How rural copayments have changed where home health services are delivered

Use of home health services declined in both urban and rural areas from January 2016 to March 2022 in the “high use” categories, in part due to additional payments in rural areas.

In 2018, the Centers for Medicare & Medicaid Services (CMS) implemented a rural copayment or percentage increase at the request of Congress. This is in addition to the standardized home health payment.

Lawmakers created the rural supplement to give higher rates to rural counties with low population density.

According to a new report from the Office of the Inspector General (OIG), the rural supplement shifted payments to those areas with low population density. However, there were some problems reporting this usage data due to possible record keeping errors.

“We found that the methodology shifted the allocation of supplemental payments from the ‘high utilization’ category to the ‘low population density’ and ‘all other’ categories,” the OIG summary said. “We originally planned to use the Federal Information Processing Standards (FIPS) data to analyze usage, but were unable to do so because the FIPS data were incomplete.”

High utilization counties are those in the top quartile of counties based on the number of Medicare home health care episodes served per 100 people. About 25 percent of rural counties fall into this category, according to the OIG.

Low population density counties are counties with a population density of six people or less per square mile. About 17% of rural counties fall into this category, and the remaining 58% are “all other.”

Source: OIG

The OIG report found that from 2016 to 2021, the number of home health beneficiaries served decreased by more than 13% in urban counties, more than 20% in the “high utilization” category of rural areas, and more than 10% in the “all others” rural category.

Source: OIG

During the same time period, the number of beneficiaries served in the rural “low population density” category increased by less than 1%.

Source: OIG

The rural top-up will stop at the end of 2022.

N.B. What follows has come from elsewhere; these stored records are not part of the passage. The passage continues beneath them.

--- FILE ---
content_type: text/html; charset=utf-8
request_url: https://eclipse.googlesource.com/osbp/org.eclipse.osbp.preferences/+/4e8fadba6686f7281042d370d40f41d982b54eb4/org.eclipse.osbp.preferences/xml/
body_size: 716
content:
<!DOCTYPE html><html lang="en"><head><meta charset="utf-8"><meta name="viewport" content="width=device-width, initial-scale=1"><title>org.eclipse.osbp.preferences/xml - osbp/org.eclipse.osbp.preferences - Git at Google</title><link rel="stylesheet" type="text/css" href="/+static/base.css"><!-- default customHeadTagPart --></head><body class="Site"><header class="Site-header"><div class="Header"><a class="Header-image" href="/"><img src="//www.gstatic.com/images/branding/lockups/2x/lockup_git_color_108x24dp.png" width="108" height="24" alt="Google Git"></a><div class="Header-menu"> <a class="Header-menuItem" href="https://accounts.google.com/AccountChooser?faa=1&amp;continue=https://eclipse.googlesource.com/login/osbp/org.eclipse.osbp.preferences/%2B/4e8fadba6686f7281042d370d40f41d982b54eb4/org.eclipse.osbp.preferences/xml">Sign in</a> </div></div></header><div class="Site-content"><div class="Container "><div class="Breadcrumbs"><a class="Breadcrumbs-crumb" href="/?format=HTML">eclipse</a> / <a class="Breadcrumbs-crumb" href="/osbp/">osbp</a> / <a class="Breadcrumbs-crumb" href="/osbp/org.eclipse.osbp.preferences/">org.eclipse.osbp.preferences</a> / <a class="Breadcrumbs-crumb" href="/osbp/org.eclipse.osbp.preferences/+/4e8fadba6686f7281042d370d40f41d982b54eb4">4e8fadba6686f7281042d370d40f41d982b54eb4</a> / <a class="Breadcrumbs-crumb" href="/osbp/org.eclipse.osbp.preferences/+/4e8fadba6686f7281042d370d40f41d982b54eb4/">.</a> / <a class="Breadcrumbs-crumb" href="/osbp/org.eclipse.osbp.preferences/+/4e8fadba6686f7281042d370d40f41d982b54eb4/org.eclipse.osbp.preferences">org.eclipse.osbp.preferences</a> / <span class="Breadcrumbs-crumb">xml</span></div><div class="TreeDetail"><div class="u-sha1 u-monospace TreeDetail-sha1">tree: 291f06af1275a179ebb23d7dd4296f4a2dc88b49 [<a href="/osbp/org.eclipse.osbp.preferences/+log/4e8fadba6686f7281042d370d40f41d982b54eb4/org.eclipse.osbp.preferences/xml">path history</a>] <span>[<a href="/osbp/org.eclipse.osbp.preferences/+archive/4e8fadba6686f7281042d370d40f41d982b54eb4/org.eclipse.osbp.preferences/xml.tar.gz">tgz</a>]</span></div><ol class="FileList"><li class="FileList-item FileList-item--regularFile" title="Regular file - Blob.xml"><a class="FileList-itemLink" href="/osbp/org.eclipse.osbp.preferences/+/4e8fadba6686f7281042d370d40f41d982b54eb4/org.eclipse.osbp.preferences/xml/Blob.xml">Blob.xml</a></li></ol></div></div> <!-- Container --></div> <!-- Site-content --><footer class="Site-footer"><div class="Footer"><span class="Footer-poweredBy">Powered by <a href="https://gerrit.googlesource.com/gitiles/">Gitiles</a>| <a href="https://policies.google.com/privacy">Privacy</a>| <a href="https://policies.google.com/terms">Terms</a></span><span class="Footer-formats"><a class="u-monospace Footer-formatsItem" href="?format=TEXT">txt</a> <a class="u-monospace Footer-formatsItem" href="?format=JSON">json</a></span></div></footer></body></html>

In the 2023 home health final rule, CMS requested comments on future approaches to health equity in the expanded home health value-based purchasing (HHVBP) model to correct for disparities in outcomes caused by several factors, including life in a rural area.

OIG Findings, Recommendations

While conducting the audit, the OIG found that home health providers either did not always apply FIPS codes to claims or the codes used were invalid.

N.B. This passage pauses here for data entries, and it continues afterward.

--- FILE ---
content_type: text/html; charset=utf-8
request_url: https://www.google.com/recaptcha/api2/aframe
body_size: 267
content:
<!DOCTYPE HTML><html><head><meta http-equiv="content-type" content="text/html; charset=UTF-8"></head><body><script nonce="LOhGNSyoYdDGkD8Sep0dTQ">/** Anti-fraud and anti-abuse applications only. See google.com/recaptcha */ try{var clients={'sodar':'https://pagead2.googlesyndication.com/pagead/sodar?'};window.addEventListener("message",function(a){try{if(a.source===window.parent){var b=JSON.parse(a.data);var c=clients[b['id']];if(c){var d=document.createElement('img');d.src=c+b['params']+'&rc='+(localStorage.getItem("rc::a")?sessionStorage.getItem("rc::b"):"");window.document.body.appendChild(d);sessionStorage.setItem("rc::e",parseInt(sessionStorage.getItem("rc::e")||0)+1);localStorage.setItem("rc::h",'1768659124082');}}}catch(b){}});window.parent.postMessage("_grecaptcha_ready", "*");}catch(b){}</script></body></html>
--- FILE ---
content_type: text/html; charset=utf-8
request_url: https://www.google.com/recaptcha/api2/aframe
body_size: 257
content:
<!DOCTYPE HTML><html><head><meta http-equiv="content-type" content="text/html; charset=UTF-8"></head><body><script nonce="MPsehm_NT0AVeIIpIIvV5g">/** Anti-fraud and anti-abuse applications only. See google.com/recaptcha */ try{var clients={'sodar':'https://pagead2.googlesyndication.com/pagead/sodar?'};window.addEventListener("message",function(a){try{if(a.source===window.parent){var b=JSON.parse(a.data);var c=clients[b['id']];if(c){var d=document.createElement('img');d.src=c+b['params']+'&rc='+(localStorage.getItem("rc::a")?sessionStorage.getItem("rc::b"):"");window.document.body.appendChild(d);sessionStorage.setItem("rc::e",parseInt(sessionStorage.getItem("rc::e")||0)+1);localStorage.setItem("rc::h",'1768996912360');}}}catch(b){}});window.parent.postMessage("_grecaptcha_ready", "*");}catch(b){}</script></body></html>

The OIG also found that Medicare administrative contractors (MACs) did not always return claims with missing or invalid FIPS codes to providers. Because of this, the bugs were never fixed.

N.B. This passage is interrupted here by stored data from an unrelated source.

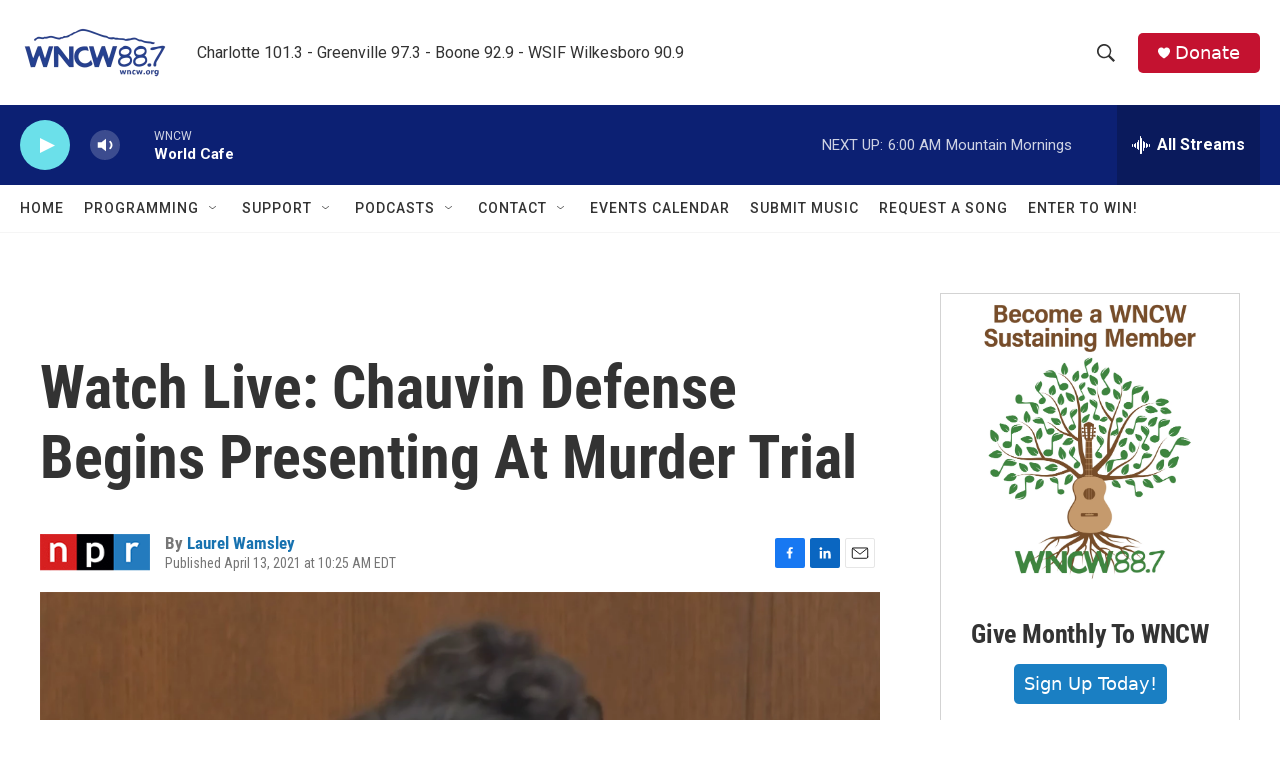

--- FILE ---
content_type: text/html; charset=utf-8
request_url: https://www.google.com/recaptcha/api2/aframe
body_size: 268
content:
<!DOCTYPE HTML><html><head><meta http-equiv="content-type" content="text/html; charset=UTF-8"></head><body><script nonce="K6WfcB0v4zuberDmzZ9-Wg">/** Anti-fraud and anti-abuse applications only. See google.com/recaptcha */ try{var clients={'sodar':'https://pagead2.googlesyndication.com/pagead/sodar?'};window.addEventListener("message",function(a){try{if(a.source===window.parent){var b=JSON.parse(a.data);var c=clients[b['id']];if(c){var d=document.createElement('img');d.src=c+b['params']+'&rc='+(localStorage.getItem("rc::a")?sessionStorage.getItem("rc::b"):"");window.document.body.appendChild(d);sessionStorage.setItem("rc::e",parseInt(sessionStorage.getItem("rc::e")||0)+1);localStorage.setItem("rc::h",'1768472504053');}}}catch(b){}});window.parent.postMessage("_grecaptcha_ready", "*");}catch(b){}</script></body></html>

However, this trend seems to be improving.

Source: OIG

Despite the improvements, the federal watchdog group believes that CMS should take steps to improve reporting of FIPS codes for home health claims and update its pricing logic to check for missing and invalid FIPS codes for all home health claims.

In response, CMS agreed that the FIPS requirements apply to all claims, but disagreed with the OIG’s recommendation that the home health rater check for a FIPS code on all claims.

“Imposing such a redaction on all claims, not just those affected by the rural copayment, could delay immediate payment for eligible home health services and would not affect the payment amount,” CMS wrote in answer.

The second recommendation from the OIG, which was concurred with by CMS, was to work with the MAC to ensure that these claims are returned to providers for correction.